Martial Spirit-nya sedang dalam proses mutasi, yang telah menutupi lengan dan tubuh bagian atasnya. Setelah membunuh beberapa prajurit Sky Realm dan kemudian menggunakan aura mereka yang luar biasa murni untuk menerobos, dia yakin bahwa dia bisa menyelesaikan mutasi tubuh bagian bawahnya. Oleh karena itu, prajurit Sky Realm adalah suplemen yang sangat diperlukan untuknya.

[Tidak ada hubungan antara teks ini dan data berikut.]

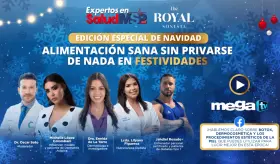 Edición especial de Navidad: Alimentación sana sin privarse en festividades - #ExpertosEnSalud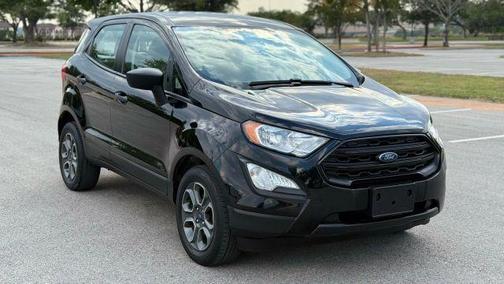 2021 Ford EcoSport S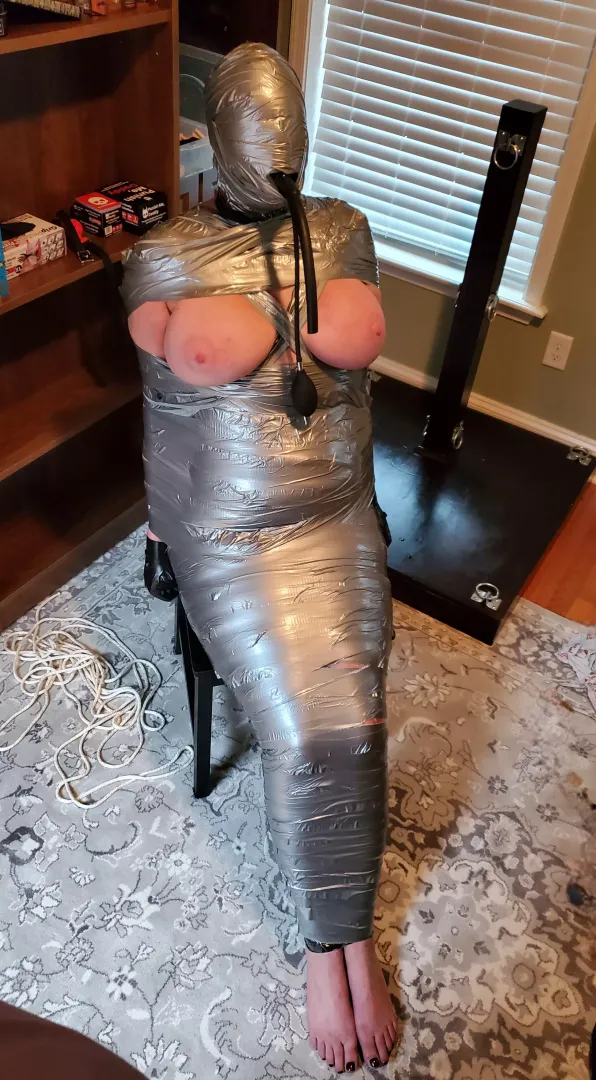 She loved this mummification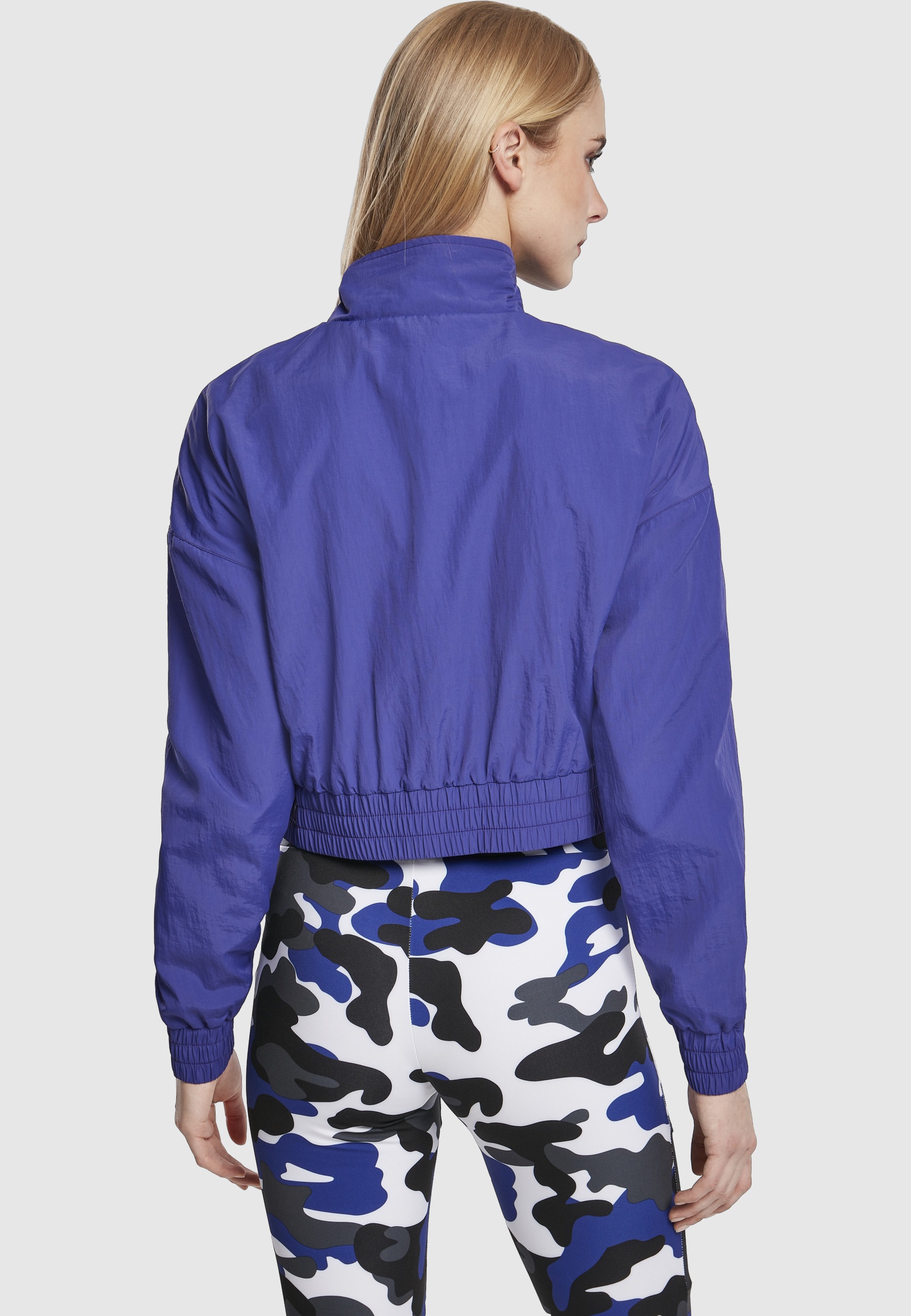 URBAN CLASSICS Langmantel »Urban Classics Damen«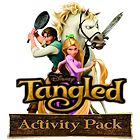 Tangled: Activity Pack Spiel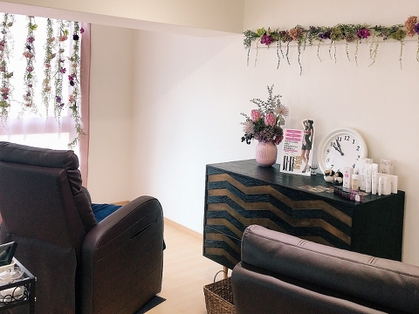 total beauty salon l’amour 店舗写真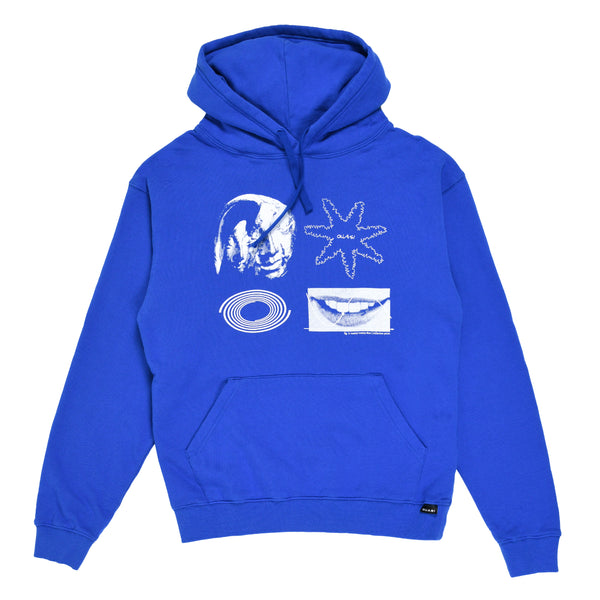 Point Hoodie [Royal]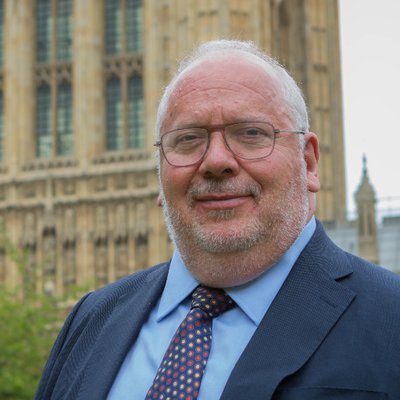 Profile Picture of Lord Toby Harris (@LordTobySays) on Twitter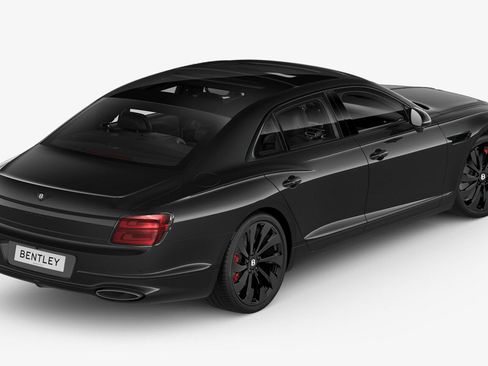 New 2026 Bentley Flying Spur Plug-In Hybrid image 4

Baru-baru ini, saat tubuh bagian atasnya menyelesaikan mutasi, sepertinya dia tidak bisa menahan kekuatan tubuhnya lagi. Ketika setiap bagian tubuhnya bermutasi, dia merasa berat itu seperti gunung. Tulang-tulang tubuh bagian bawahnya tampak keluar dari posisinya. Setiap kali dia bergerak, kakinya mengeluarkan suara yang tidak normal.
Dia harus menyelesaikan mutasi dengan cepat. Kalau tidak, tubuhnya akan menjadi lebih aneh. Bentuk yang tidak sempurna ini akan mempengaruhi kekuatannya dalam pertempuran.
Setelah siang dan malam berlalu, kekuatan yang telah diciptakan oleh fusi Dewa Roh Kudus, Api Dingin Es, dan Api Bumi perlahan akan hilang. Ini adalah sesuatu yang tidak bisa dia hentikan.
Dia menduga bahwa tidak akan lama sampai integrasi ketiga makhluk hidup ini akan selesai. Pada saat itu, dia akan kembali ke keadaan normalnya, tidak memiliki kemampuan untuk membunuh prajurit Sky Realm lagi.
Saat ini, situasi Laut Tak Berujung sangat kacau. Jika dia kehilangan kekuatan yang sebanding dengan prajurit Sky Realm, hidupnya di Laut Tak Berujung akan sengsara, dan mungkin dia akan dikejar dan dibunuh.
Waktu tidak menunggunya lagi.
Melihat langit yang suram, dia jelas tahu bahwa pulau itu mungkin berbahaya, tetapi dia bertekad dan siap mengambil risiko dengan takdir.
Mencari kekayaan dari bahaya!
Kekejamannya melonjak di dalam hatinya. Dia tidak lagi ragu-ragu, segera mengaktifkan Star Wings dan menampilkan Star Light, memindahkannya ke dekat gunung.
“Kamu akhirnya di sini.”
Ketika dia muncul, tawa palsu QingMing yang dingin tiba-tiba muncul dari bawah tanah. Sebuah siluet melompat dan muncul di depan ShiYan.
Pada saat yang sama, Bumi bergemuruh, dan monster mirip kera berbulu muncul.